The expected answer holds every line from the first line of the data below through the line containing "Rtlecs Magnetic Mat…", exactly as written, and no other line.
== Segment start ==
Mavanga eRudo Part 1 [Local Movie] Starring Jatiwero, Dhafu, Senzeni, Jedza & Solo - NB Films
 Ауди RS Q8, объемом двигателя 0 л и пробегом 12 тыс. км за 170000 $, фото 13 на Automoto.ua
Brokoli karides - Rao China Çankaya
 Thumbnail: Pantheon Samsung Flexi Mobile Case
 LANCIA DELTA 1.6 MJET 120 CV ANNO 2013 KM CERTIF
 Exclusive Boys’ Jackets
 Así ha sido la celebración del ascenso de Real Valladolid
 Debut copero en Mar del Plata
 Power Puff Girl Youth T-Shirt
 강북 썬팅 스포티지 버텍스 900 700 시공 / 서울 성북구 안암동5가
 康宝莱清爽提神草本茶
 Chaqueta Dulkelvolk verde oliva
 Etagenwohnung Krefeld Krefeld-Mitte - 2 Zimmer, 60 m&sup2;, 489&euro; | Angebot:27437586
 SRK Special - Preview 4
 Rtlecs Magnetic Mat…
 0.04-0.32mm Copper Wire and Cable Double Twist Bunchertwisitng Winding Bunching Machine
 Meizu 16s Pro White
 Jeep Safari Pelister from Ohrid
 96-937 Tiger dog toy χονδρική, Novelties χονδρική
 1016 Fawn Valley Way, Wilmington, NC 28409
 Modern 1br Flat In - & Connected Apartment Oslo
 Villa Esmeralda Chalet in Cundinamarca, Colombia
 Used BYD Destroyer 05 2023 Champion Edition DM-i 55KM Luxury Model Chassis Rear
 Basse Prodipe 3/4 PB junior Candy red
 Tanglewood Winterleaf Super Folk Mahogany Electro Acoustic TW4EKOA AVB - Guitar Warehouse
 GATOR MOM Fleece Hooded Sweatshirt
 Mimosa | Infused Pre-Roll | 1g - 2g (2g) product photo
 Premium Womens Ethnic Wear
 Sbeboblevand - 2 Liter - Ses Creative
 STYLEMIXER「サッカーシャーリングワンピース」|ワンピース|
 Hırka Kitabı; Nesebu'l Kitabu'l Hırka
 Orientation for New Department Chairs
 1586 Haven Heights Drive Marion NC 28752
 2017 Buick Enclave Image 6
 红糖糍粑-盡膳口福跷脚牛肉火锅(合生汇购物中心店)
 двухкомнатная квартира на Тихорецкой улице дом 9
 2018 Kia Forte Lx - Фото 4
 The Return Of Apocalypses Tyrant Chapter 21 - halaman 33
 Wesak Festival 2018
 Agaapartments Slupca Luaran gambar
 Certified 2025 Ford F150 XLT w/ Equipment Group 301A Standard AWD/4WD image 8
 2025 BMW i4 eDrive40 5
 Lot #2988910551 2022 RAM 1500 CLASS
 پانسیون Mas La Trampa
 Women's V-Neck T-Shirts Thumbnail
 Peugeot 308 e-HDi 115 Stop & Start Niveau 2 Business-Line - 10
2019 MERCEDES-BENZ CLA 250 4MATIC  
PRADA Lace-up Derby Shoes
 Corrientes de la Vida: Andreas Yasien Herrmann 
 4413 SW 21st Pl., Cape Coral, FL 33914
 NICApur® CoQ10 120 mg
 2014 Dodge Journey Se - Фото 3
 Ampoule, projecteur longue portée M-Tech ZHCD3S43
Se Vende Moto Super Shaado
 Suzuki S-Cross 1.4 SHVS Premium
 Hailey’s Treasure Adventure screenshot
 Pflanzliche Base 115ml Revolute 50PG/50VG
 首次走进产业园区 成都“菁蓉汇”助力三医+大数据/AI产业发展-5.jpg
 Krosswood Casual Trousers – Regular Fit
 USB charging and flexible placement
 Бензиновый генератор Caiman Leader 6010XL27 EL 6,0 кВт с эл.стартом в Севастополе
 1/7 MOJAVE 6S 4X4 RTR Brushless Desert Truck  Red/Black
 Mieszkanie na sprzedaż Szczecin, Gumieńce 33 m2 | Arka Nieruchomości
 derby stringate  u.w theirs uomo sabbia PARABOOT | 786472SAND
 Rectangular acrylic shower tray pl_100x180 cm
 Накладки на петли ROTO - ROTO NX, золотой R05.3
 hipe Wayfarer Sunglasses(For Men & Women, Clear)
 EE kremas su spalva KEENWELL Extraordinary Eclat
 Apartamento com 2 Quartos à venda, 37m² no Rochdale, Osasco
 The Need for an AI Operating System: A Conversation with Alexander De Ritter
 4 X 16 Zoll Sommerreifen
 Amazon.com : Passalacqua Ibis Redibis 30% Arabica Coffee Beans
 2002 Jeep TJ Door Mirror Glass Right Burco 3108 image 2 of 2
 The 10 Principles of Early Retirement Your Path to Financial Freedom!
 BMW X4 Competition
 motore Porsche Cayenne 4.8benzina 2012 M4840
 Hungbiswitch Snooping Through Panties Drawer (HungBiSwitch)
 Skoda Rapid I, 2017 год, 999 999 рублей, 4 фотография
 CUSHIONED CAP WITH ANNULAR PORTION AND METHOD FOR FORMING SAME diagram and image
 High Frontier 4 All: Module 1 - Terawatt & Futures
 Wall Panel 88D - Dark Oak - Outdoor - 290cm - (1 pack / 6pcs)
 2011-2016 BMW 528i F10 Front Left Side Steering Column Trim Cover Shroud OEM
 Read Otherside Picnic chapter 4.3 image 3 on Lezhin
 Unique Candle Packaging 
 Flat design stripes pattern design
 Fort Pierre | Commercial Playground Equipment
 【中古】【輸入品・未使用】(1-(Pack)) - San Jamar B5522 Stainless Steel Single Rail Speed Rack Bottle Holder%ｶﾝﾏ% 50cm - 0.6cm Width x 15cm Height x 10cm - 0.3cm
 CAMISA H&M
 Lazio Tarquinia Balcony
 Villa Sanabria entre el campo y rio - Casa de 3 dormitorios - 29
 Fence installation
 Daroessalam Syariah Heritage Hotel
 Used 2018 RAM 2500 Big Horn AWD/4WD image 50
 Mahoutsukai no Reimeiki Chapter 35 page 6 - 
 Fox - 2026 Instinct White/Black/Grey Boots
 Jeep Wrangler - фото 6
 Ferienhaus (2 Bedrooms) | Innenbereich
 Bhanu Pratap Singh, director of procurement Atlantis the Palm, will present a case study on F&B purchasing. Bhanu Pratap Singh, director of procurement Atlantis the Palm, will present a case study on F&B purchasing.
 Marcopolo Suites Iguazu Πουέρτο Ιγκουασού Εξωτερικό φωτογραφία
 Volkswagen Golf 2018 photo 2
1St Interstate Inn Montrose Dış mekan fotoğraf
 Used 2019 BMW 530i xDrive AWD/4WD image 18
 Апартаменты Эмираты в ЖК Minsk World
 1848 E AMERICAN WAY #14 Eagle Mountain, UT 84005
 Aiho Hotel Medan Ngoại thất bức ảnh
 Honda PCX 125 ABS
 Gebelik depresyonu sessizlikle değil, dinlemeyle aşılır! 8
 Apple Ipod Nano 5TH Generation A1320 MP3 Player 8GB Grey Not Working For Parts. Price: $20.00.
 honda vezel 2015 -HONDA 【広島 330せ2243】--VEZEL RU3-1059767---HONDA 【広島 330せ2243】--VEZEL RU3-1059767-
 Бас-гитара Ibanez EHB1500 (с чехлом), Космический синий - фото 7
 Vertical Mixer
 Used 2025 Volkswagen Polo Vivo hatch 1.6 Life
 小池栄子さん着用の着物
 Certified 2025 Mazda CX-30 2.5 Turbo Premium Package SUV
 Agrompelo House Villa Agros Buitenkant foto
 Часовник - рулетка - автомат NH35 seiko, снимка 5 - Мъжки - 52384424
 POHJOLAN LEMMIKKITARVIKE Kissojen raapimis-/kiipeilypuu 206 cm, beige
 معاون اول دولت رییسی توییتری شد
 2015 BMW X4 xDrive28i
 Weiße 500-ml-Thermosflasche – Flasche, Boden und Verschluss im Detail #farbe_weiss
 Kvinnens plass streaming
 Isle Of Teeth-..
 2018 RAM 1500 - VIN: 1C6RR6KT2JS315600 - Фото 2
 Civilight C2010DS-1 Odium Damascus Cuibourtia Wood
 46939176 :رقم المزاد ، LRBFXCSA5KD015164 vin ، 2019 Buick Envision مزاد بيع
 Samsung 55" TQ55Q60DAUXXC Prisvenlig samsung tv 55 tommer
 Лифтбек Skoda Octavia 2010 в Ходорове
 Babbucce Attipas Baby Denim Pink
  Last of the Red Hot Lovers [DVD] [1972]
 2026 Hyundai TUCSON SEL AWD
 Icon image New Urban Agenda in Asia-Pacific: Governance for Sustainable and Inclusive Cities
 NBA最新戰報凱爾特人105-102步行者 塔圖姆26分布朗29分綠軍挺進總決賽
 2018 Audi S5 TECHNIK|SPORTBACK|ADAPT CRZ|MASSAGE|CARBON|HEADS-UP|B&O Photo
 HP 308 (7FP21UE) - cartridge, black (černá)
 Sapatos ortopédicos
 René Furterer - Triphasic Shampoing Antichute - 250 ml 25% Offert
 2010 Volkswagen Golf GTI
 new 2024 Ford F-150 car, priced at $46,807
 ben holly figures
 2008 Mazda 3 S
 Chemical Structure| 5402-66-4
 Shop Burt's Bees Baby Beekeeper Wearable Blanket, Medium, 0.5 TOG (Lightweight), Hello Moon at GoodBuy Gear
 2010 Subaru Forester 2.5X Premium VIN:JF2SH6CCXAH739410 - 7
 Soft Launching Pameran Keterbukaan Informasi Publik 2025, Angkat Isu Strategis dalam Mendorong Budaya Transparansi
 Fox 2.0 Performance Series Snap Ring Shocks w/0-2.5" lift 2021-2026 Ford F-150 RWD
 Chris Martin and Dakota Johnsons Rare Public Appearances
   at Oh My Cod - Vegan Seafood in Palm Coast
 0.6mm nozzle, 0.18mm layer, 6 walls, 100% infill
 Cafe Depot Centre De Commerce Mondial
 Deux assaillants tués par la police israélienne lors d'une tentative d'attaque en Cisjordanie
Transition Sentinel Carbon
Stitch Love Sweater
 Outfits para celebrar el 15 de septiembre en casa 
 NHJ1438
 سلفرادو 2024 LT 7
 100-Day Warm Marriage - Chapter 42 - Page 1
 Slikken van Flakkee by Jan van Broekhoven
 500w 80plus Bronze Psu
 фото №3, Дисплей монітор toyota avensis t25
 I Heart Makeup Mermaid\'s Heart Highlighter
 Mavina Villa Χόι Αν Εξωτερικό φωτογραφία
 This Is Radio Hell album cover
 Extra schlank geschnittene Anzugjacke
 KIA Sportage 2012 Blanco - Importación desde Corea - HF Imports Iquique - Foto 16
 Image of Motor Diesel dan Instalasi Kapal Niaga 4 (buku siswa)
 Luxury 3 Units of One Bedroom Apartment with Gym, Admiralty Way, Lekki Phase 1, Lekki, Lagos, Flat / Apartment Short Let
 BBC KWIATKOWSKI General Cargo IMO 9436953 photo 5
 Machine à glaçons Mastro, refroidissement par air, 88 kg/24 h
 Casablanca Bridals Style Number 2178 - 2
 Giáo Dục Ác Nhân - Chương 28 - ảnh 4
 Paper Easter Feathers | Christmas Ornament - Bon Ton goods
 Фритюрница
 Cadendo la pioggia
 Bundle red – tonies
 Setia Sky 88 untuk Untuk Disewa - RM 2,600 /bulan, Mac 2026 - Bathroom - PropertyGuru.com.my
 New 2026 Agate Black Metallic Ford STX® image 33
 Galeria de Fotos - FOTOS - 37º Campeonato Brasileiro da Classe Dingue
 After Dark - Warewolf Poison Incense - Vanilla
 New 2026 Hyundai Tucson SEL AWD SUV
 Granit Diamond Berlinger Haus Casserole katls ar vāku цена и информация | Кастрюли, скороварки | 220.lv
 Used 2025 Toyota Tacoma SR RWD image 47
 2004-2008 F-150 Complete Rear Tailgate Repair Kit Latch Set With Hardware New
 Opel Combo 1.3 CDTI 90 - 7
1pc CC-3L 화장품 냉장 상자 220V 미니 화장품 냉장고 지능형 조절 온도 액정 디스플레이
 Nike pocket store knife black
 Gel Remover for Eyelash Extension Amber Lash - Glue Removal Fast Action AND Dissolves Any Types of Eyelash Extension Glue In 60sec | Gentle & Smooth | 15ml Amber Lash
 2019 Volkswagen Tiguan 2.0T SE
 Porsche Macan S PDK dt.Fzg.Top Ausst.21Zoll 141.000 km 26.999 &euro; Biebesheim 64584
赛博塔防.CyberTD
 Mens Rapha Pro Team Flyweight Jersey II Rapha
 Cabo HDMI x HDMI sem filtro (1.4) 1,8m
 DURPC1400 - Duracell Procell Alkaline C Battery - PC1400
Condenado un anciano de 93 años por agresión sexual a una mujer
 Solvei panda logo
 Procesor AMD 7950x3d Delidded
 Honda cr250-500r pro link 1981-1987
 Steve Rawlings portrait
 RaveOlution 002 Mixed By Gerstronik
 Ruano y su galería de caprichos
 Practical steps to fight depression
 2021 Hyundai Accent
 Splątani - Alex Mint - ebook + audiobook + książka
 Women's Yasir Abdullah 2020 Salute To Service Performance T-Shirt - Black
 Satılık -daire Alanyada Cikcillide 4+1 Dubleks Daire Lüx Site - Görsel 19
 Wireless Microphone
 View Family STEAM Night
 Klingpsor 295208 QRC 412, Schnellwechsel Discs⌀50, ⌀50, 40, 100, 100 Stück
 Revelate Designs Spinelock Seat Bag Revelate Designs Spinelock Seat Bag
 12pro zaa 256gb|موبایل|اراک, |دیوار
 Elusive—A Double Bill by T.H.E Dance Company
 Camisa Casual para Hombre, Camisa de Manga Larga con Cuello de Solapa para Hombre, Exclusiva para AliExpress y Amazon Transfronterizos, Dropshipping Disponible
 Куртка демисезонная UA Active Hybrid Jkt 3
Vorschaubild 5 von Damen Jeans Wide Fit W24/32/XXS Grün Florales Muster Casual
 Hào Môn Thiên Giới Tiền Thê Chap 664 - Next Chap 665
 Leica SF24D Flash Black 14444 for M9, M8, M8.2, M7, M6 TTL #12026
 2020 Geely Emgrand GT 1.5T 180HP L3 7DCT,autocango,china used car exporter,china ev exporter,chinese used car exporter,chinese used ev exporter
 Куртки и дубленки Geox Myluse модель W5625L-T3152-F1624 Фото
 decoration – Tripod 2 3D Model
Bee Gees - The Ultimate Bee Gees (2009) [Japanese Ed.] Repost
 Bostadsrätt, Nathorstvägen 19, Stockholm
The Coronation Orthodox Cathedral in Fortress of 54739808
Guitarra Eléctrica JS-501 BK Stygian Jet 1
== Segment end ==
Task output:
Mavanga eRudo Part 1 [Local Movie] Starring Jatiwero, Dhafu, Senzeni, Jedza & Solo - NB Films
 Ауди RS Q8, объемом двигателя 0 л и пробегом 12 тыс. км за 170000 $, фото 13 на Automoto.ua
Brokoli karides - Rao China Çankaya
 Thumbnail: Pantheon Samsung Flexi Mobile Case
 LANCIA DELTA 1.6 MJET 120 CV ANNO 2013 KM CERTIF
 Exclusive Boys’ Jackets
 Así ha sido la celebración del ascenso de Real Valladolid
 Debut copero en Mar del Plata
 Power Puff Girl Youth T-Shirt
 강북 썬팅 스포티지 버텍스 900 700 시공 / 서울 성북구 안암동5가
 康宝莱清爽提神草本茶
 Chaqueta Dulkelvolk verde oliva
 Etagenwohnung Krefeld Krefeld-Mitte - 2 Zimmer, 60 m&sup2;, 489&euro; | Angebot:27437586
 SRK Special - Preview 4
 Rtlecs Magnetic Mat…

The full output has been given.